では、支店ごとの決済額はどうやって調べたらいいのでしょうか。支店の格を見分けるには、「ここに来る前、支店長は、どこの支店の支店長をしていたのですか?」と聞くのが手っ取り早い。副支店長から昇格した支店長より、支店長経験者の支店のほうが決裁額は大きい傾向にあります。また、経験上、各駅停車しか止まらない駅の支店よりも、ターミナル駅にある支店のほうが決裁額は大きいはずです。

【支店の格を見分けるポイント】

・支店長が副支店長からの昇進か、支店長経験者か

・ターミナル駅にある支店か、各駅停車しか止まらない駅の支店か

「決済額の大きな銀行と取引をしたほうがいいのなら、本店とつき合ったほうがいいのではないか」と思うかもしれませんが、それは無理です。本店が取引するのは、売上が500億円以上の大企業です。増収増益を続けている優良企業でも、付き合ってはくれません。

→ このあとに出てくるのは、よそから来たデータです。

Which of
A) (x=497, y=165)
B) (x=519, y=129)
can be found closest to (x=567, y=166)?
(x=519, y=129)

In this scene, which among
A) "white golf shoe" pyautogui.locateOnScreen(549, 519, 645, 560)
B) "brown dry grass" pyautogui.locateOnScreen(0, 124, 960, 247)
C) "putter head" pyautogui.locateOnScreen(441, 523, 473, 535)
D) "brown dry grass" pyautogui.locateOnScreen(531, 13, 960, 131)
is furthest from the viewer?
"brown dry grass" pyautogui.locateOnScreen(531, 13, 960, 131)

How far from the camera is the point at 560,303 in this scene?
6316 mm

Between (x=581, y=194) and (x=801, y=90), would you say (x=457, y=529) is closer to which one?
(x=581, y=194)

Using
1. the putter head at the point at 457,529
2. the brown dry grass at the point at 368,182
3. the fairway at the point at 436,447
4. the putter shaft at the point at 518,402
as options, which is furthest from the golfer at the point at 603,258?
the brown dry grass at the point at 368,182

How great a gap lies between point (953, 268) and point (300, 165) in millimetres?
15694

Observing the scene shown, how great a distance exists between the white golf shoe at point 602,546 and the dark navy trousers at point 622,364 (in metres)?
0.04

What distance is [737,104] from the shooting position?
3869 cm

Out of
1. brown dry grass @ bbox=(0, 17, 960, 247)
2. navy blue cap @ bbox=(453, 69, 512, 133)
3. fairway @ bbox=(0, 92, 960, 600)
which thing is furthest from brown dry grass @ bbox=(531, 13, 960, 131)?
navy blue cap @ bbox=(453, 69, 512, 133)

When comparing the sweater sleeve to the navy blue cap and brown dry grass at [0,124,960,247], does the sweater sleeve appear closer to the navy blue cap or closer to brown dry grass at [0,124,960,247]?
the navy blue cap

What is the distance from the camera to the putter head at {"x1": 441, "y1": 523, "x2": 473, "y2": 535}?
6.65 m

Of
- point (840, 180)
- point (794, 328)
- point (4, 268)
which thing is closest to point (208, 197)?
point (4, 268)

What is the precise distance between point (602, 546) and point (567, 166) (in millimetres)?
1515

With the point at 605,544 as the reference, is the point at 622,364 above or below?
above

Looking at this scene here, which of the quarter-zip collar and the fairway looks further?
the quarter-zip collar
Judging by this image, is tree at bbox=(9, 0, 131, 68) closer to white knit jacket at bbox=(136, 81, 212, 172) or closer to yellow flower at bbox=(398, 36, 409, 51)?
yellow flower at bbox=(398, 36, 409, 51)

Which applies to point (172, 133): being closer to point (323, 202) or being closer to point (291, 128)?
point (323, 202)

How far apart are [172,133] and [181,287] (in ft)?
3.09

ちなみに、支店の決裁額がわからなかったとき、私は融資担当者に「ところで、いくらなのですか?」と聞いたこともあります。担当者は教えたがりませんでしたが、私は、金額を聞き出すまで、書類にハンコを押さなかった(笑)。すると担当者も早く書類を持って支店に戻りたいので、「うちは5000万円です」と教えてくれました。

銀行の経営統合、どっちの口座を残す?

昨年から、地方銀行の経営統合が加速しています。世の多くの社長は、こうした話題をただ「へえ、そうなんだ。銀行さんも大変だな」と、他人事のようにしか受け止めませんが、これも中小企業の経営者にとっては、会社の行く末を左右するといっていい、重大ニュースです。

では、なぜ、地銀の経営統合が重大ニュースなのでしょうか。通常、金融機関の口座は1つの金融機関について1つしか持てません。つまり、「X銀行・小金井支店」と「X銀行・吉祥寺支店」の口座を同時に持つことはできません。「X銀行」なら「小金井支店」、「Y銀行」なら「吉祥寺支店」というように固定されます。

つまり、「X銀行」と「Y銀行」にそれぞれ口座を持っていたら、両行の経営統合にあたっては、どちらかの支店の口座を選ぶ必要が出てきます。そのときには、おカネを「貸す」ことを主とした店舗の口座を選ぶことはもちろんですが、「X銀行」と「Y銀行」、どちらの方が主流になるかも見極めた方がいいのです。